PROBLEM STATEMENT = Write the next post in the forum thread on the disappearance of Nicola Bulley, following on from its last message about missing persons.
(Beginning of GIVEN PASSAGE)
The disappearance of Nicola Bulley

Quite a few will be multiple incidents with the same person. That might also include late returners from leave in mental health settings.

I'm rather intrigued to know how many missing persons are never seen again.

Exactly. Some people will go missing dozens of times in a year. Others will be a teenager staying out with their mates on a 2 day bender etc. As with all numbers, context and breakdown is everything and the number on its own is largely pointless to look at.
 
Quite a few will be multiple incidents with the same person. That might also include late returners from leave in mental health settings.

I'm dealing with one now where a patient has turned up at the hospital multiple times only to always walk out and each time they are a missing person.
However the last time they walked out they went to a pub, got drunk and fell off a bridge so for some reason it's our fault.
 
I'm dealing with one now where a patient has turned up at the hospital multiple times only to always walk out and each time they are a missing person.
However the last time they walked out they went to a pub, got drunk and fell off a bridge so for some reason it's our fault.
That's obviously because you should be doing DOLO's* for every patient that turns up, that way you can lock them in,


*I hope I got that right.
 
Is that 900 a day over the whole of the UK and that are not found within 24 hours?
(End of GIVEN PASSAGE)
(Beginning of DATA)
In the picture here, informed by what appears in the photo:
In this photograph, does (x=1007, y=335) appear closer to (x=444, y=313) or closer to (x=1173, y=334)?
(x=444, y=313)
(End of DATA)
(Beginning of DATA)
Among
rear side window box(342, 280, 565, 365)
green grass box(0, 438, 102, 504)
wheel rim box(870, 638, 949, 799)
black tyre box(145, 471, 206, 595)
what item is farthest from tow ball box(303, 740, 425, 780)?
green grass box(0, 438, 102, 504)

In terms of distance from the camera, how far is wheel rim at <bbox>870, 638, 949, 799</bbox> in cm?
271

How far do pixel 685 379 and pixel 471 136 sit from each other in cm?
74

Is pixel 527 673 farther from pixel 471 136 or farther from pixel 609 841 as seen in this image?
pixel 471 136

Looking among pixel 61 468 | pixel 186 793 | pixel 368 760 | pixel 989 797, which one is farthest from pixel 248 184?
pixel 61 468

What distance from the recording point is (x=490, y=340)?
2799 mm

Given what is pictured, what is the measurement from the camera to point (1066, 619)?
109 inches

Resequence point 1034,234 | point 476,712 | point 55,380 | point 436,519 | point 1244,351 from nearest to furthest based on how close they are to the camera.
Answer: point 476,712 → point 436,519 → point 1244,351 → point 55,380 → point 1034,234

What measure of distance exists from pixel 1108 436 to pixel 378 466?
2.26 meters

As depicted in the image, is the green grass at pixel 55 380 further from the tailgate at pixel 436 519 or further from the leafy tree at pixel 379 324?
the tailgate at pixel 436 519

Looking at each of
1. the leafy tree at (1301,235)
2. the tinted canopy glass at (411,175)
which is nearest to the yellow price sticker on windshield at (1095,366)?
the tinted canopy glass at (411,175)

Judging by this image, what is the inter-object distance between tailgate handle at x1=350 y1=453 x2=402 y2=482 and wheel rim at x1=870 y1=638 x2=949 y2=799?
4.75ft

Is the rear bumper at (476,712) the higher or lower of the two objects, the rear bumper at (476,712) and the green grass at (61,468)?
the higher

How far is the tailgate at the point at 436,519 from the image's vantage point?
(End of DATA)
ANSWER TO THE EXERCISE =
  • Missing people: of the 170,000 people reported missing nearly 98,000 are adults and more than 70,000 are children
  • Missing incidents: of the 353,000 reported incidents, more than 137,000 incidents are adults and almost 215,000 incidents are children
  • Looked after children are at high risk of being reported missing. 1 in 10 looked after children are reported missing compared to 1 in 200 children. Looked after children who are reported missing will be reported on average 6 times
Most of the people who are reported missing may be experiencing some kind of vulnerability or risk. This can be exacerbated by being missing, particularly where someone goes missing more than once.

80% of children are found within 24 hours
90% within 48 hours
Only 2% are missing longer than a week

75% of adults are found within 24 hours
85% within 48 hours
Only 5% are missing longer than a week
 
So the difference with Nichola Bulley going missing is that as soon as it was reported she was put at the highest level so that's why it hit the media quickly.

In a press conference on Wednesday morning, Lancashire constabulary said Bulley, who went missing nearly three weeks ago, had “individual vulnerabilities” that put her in the highest category, meaning there was risk of her coming to serious harm.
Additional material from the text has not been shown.